Choose WealthSchema when: (1) your problem is fintech-content correctness rather than production-data provisioning; (2) you don't have or don't want to use production data; (3) you need constructive privacy without case-by-case masking review; (4) the edge cases that matter to you are fintech-specific.

Decision framework

The clearest distinction: are you solving a data-management problem or a content-correctness problem?

Data-management problem: 'I have a production database, I need lower-environment copies, the masking has to satisfy the privacy team, and the operational refresh cadence matters.' Delphix is positioned for this. The database virtualization, the masking, the provisioning workflow — all serve this.

Content-correctness problem: 'I'm building a wealth-tech engine, I need realistic households with lot-level tax data, IRMAA bracket scenarios, AG 49-A illustration cases — and I either don't have production data or don't want to use it.' WealthSchema is positioned for this. The archetype-driven generation and the public-aggregate calibration are oriented around content correctness, not around moving production data to lower environments.

The two products coexist in some larger fintech enterprises. Delphix handles the data-management layer (production-to-staging refresh, masking, provisioning); WealthSchema handles the content layer (engine validation against fintech-specific edge cases). They address different parts of the engineering problem.

Bottom line

Delphix is the right answer for enterprise data-management problems — production-data provisioning, masking, and lower-environment delivery. WealthSchema is the right answer for fintech-content correctness — engine validation against fintech-specific edge cases. Most large fintechs evaluating both end up using each for its native use case rather than choosing between them.

FAQ

Can Delphix and WealthSchema work together?+

Yes — they map to different layers. Delphix handles the production-data-to-lower-environment provisioning and masking workflows for general application data. WealthSchema provides the fintech-content layer (positions, lots, retirement projections, IUL illustrations) for engine validation. Larger fintechs often run both at different parts of the test-data pipeline.
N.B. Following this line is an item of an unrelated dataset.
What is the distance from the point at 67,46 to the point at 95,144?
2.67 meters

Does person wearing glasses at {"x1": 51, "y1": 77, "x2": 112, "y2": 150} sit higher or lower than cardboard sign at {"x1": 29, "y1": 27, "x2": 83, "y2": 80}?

Is masking enough for fair-lending testing?+

Generally not. Masked production data inherits the joint distribution of the original — including any historical-decisions bias, demographic-class proxy patterns, and edge-case scarcity. Fair-lending testing typically benefits from synthetic data with explicit demographic controls, which masking doesn't provide. The CFPB's 2023 circular on AI/ML adverse action explicitly contemplates synthetic data as a fair-lending control.

What about the data-masking-only segment of Delphix?+

Delphix Compliance Engine (the masking standalone) is a credible product for institutions whose problem is deterministic masking of production data with referential integrity preservation. It's not synthetic data — masked production data is still production data with sensitive fields obscured — but for use cases where masking is sufficient, the product works.

How do they compare on cost?+

Delphix is enterprise-platform pricing — typically substantial license fees plus operational integration costs. WealthSchema is one-time per-bundle pricing. The buyers are usually different: Delphix typically goes through enterprise procurement; WealthSchema typically goes through product or risk-team budgets. The total-cost comparison is rarely apples-to-apples.

Are there cases where neither is the right answer?+

Yes — if your problem is unit-test scaffolding (Faker / Mockaroo are right) or if your problem is privacy-preserving ML training from real customer data (Gretel / MOSTLY AI / Hazy are positioned for that). The synthetic-data market has multiple distinct problem shapes; matching the tool to the problem matters more than picking the most-established vendor.